The bay area about doubles in population during the winter because of all the snowbirds that come down to escape the snow.  One in every three license plates I see is from Ontario and three in every five are from New York.  With the Super Bowl here, Tampa seems to be bursting at the seams.  I met three Irishmen in St. Pete Friday night.  One lives in Seattle, and his father and brother had flown in from Dublin for the game.  They're smart, and they're staying in St. Pete.  They asked me if I was going tailgating at the stadium before the game, and they were surprised when my answer was that I was going to run away instead.  I'm avoiding like the plague what they payed thousands of dollars for.  I hope they enjoy their holiday, but I'll be in hiding.  It was great to meet someone from across the pond - it reminded me of my former life when I visited Ireland and made a distant shore my home.  

While everyone in other places can't wait for kickoff, I can't wait for Monday.  Maybe by then the invaders will be leaving or at least too hung over to be out in the city.  I've been waiting, since I moved here last year, for the moment when I truly felt like a local instead of a visitor or an out of state college student.  That moment was today when I was in Target and everyone there was looking at me like I was crazy because I was in jeans, flip-flops, and a long sleeve shirt, and complaining of the cold - it's 67 degrees.  To those people, I was a local, and, as I recall from a time when I only dreamed of living here, perhaps someone they truly envy.  
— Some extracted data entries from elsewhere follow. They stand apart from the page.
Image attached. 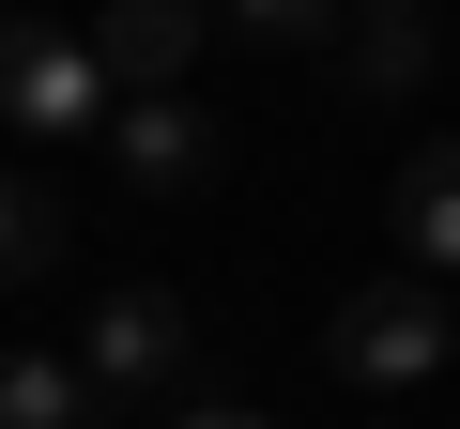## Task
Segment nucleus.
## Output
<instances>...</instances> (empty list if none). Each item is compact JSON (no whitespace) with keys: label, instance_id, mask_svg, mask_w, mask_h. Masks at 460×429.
<instances>
[{"label":"nucleus","instance_id":"obj_1","mask_svg":"<svg viewBox=\"0 0 460 429\" xmlns=\"http://www.w3.org/2000/svg\"><path fill=\"white\" fill-rule=\"evenodd\" d=\"M445 353H460V292H445V276H368V292L323 307V368L368 383V398H414Z\"/></svg>","mask_w":460,"mask_h":429},{"label":"nucleus","instance_id":"obj_2","mask_svg":"<svg viewBox=\"0 0 460 429\" xmlns=\"http://www.w3.org/2000/svg\"><path fill=\"white\" fill-rule=\"evenodd\" d=\"M0 123H16V138H108L123 123L108 47L62 31V16H16V31H0Z\"/></svg>","mask_w":460,"mask_h":429},{"label":"nucleus","instance_id":"obj_3","mask_svg":"<svg viewBox=\"0 0 460 429\" xmlns=\"http://www.w3.org/2000/svg\"><path fill=\"white\" fill-rule=\"evenodd\" d=\"M62 353L93 368L108 414H154V398L184 383V307H169V292H93V322H77Z\"/></svg>","mask_w":460,"mask_h":429},{"label":"nucleus","instance_id":"obj_4","mask_svg":"<svg viewBox=\"0 0 460 429\" xmlns=\"http://www.w3.org/2000/svg\"><path fill=\"white\" fill-rule=\"evenodd\" d=\"M108 184H123V199H184V184H215V108H184V92H123V123H108Z\"/></svg>","mask_w":460,"mask_h":429},{"label":"nucleus","instance_id":"obj_5","mask_svg":"<svg viewBox=\"0 0 460 429\" xmlns=\"http://www.w3.org/2000/svg\"><path fill=\"white\" fill-rule=\"evenodd\" d=\"M93 47H108V77H123V92H184V62L215 47V0H108Z\"/></svg>","mask_w":460,"mask_h":429},{"label":"nucleus","instance_id":"obj_6","mask_svg":"<svg viewBox=\"0 0 460 429\" xmlns=\"http://www.w3.org/2000/svg\"><path fill=\"white\" fill-rule=\"evenodd\" d=\"M384 214H399V261H414V276H445V292H460V138H445V153H414V169H399V199H384Z\"/></svg>","mask_w":460,"mask_h":429},{"label":"nucleus","instance_id":"obj_7","mask_svg":"<svg viewBox=\"0 0 460 429\" xmlns=\"http://www.w3.org/2000/svg\"><path fill=\"white\" fill-rule=\"evenodd\" d=\"M108 398H93V368L77 353H47V337H16L0 353V429H93Z\"/></svg>","mask_w":460,"mask_h":429},{"label":"nucleus","instance_id":"obj_8","mask_svg":"<svg viewBox=\"0 0 460 429\" xmlns=\"http://www.w3.org/2000/svg\"><path fill=\"white\" fill-rule=\"evenodd\" d=\"M414 77H429V16H353L338 31V92L353 108H399Z\"/></svg>","mask_w":460,"mask_h":429},{"label":"nucleus","instance_id":"obj_9","mask_svg":"<svg viewBox=\"0 0 460 429\" xmlns=\"http://www.w3.org/2000/svg\"><path fill=\"white\" fill-rule=\"evenodd\" d=\"M215 16L246 31V47H277V62H323V47L353 31V0H215Z\"/></svg>","mask_w":460,"mask_h":429},{"label":"nucleus","instance_id":"obj_10","mask_svg":"<svg viewBox=\"0 0 460 429\" xmlns=\"http://www.w3.org/2000/svg\"><path fill=\"white\" fill-rule=\"evenodd\" d=\"M0 261H16V276H62V184H16V199H0Z\"/></svg>","mask_w":460,"mask_h":429},{"label":"nucleus","instance_id":"obj_11","mask_svg":"<svg viewBox=\"0 0 460 429\" xmlns=\"http://www.w3.org/2000/svg\"><path fill=\"white\" fill-rule=\"evenodd\" d=\"M353 16H429V0H353Z\"/></svg>","mask_w":460,"mask_h":429},{"label":"nucleus","instance_id":"obj_12","mask_svg":"<svg viewBox=\"0 0 460 429\" xmlns=\"http://www.w3.org/2000/svg\"><path fill=\"white\" fill-rule=\"evenodd\" d=\"M184 429H261V414H184Z\"/></svg>","mask_w":460,"mask_h":429}]
</instances>
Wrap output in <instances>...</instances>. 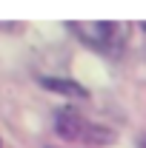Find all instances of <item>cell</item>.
<instances>
[{"label": "cell", "instance_id": "obj_1", "mask_svg": "<svg viewBox=\"0 0 146 148\" xmlns=\"http://www.w3.org/2000/svg\"><path fill=\"white\" fill-rule=\"evenodd\" d=\"M52 128L60 140H69V143H80V145H112L117 140V131L97 123V120H89L77 106H60L55 108V117H52Z\"/></svg>", "mask_w": 146, "mask_h": 148}, {"label": "cell", "instance_id": "obj_4", "mask_svg": "<svg viewBox=\"0 0 146 148\" xmlns=\"http://www.w3.org/2000/svg\"><path fill=\"white\" fill-rule=\"evenodd\" d=\"M138 148H146V134L140 137V140H138Z\"/></svg>", "mask_w": 146, "mask_h": 148}, {"label": "cell", "instance_id": "obj_2", "mask_svg": "<svg viewBox=\"0 0 146 148\" xmlns=\"http://www.w3.org/2000/svg\"><path fill=\"white\" fill-rule=\"evenodd\" d=\"M66 29L72 32L86 49L97 51L106 57H117L123 54L129 43V23H115V20H95V23H83V20H69Z\"/></svg>", "mask_w": 146, "mask_h": 148}, {"label": "cell", "instance_id": "obj_3", "mask_svg": "<svg viewBox=\"0 0 146 148\" xmlns=\"http://www.w3.org/2000/svg\"><path fill=\"white\" fill-rule=\"evenodd\" d=\"M37 86L46 88L52 94H60V97H72V100H86L89 97V88L83 83H77L72 77H46V74H37Z\"/></svg>", "mask_w": 146, "mask_h": 148}, {"label": "cell", "instance_id": "obj_5", "mask_svg": "<svg viewBox=\"0 0 146 148\" xmlns=\"http://www.w3.org/2000/svg\"><path fill=\"white\" fill-rule=\"evenodd\" d=\"M140 29H143V32H146V20H143V23H140Z\"/></svg>", "mask_w": 146, "mask_h": 148}]
</instances>
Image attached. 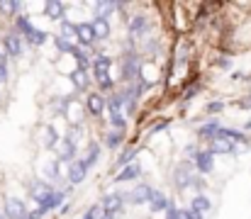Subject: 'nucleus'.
I'll list each match as a JSON object with an SVG mask.
<instances>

Like many who have gone before, I have left Tennessee for Florida, and I've made Tampa my city, my life, and at last, my home.  As much as I hate the traffic, the damn game day people, and the snowbirds, I love Tampa.  Even if it isn't a real city, it's bigger than where I came from, and that's big enough for me.  I hope the Super Bowl people enjoy the game and my city, but I also hope they'll be gone come Monday.  It is nice though, to know how it feels to live in the focal point of America, even if just for a day.  I hope everyone enjoys the game, and when the camera shows an aerial shot of the stadium and Tampa, look North and somewhere in all of those dots will be my apartment, my small life, and the city that I've come to know and love so well.  Enjoy the game!